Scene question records

------------------------------------------------------------

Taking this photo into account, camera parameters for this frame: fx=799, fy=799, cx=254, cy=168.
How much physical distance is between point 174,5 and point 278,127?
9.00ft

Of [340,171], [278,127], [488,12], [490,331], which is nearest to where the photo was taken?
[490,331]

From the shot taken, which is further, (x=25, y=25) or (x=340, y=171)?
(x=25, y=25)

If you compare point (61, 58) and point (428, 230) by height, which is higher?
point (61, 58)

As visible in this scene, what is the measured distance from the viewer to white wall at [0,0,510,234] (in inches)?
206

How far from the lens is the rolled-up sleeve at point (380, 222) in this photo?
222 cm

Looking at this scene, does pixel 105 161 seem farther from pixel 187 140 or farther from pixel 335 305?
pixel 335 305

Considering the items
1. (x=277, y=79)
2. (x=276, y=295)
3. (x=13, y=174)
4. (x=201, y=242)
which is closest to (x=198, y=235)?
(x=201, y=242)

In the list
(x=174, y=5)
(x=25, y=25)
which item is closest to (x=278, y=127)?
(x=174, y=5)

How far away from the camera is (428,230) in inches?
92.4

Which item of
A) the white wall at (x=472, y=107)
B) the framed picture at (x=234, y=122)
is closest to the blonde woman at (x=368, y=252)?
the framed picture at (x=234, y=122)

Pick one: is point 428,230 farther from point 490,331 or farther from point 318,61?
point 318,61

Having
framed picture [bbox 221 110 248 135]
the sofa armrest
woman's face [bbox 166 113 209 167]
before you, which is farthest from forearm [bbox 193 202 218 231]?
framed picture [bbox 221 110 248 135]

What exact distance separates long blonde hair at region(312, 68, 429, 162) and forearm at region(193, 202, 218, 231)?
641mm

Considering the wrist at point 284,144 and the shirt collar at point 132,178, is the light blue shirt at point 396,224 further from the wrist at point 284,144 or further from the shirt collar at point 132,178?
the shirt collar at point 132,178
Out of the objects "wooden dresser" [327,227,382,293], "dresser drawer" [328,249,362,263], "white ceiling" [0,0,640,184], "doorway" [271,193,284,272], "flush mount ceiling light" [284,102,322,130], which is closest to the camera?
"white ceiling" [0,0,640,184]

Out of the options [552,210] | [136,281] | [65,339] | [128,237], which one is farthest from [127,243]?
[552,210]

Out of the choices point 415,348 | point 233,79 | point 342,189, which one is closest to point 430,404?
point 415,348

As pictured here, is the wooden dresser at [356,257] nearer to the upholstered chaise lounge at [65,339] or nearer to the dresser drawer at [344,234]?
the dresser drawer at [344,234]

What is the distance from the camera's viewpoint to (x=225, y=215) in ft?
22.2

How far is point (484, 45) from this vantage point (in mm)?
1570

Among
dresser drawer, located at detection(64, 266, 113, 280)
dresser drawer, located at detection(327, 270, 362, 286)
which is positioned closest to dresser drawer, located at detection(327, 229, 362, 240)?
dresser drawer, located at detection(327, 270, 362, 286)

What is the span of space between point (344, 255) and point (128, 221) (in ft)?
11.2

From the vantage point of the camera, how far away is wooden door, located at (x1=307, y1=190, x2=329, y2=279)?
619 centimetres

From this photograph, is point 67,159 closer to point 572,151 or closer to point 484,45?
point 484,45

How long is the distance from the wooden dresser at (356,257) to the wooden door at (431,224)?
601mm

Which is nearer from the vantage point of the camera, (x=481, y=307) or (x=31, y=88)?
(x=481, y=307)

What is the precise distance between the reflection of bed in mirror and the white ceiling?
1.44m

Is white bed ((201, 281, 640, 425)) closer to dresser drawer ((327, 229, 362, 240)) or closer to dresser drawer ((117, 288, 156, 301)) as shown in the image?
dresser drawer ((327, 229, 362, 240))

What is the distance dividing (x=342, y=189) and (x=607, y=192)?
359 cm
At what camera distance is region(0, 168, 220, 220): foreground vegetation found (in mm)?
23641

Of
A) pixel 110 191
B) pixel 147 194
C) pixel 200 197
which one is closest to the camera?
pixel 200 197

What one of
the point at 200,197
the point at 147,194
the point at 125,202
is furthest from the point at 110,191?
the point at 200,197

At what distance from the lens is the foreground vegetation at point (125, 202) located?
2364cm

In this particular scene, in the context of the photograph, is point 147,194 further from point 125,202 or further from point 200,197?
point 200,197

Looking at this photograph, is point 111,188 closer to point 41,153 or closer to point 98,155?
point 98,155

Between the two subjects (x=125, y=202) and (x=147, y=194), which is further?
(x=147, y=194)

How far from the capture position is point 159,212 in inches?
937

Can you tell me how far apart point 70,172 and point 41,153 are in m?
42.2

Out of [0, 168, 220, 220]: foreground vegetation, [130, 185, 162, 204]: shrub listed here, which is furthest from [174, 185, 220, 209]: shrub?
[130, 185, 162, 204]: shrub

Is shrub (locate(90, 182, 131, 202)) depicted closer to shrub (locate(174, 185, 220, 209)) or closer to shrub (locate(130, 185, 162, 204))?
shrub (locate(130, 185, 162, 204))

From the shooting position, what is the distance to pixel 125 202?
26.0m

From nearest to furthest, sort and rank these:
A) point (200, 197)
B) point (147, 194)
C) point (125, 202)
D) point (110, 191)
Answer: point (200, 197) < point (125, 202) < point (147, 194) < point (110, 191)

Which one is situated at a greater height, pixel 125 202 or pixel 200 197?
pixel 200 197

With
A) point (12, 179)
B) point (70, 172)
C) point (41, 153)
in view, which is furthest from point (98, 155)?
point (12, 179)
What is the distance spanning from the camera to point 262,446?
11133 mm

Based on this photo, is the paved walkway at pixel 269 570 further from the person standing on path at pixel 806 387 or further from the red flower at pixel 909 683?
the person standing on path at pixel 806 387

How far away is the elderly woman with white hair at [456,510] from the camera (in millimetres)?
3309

------------------------------------------------------------

Please select every line in the entries above that contains the word "foreground" and copy those lines.

◆ ANSWER TO THE PROBLEM ◆
At what camera distance is region(0, 168, 220, 220): foreground vegetation found (in mm)?
At what distance from the lens is the foreground vegetation at point (125, 202) located?
Out of [0, 168, 220, 220]: foreground vegetation, [130, 185, 162, 204]: shrub listed here, which is furthest from [174, 185, 220, 209]: shrub?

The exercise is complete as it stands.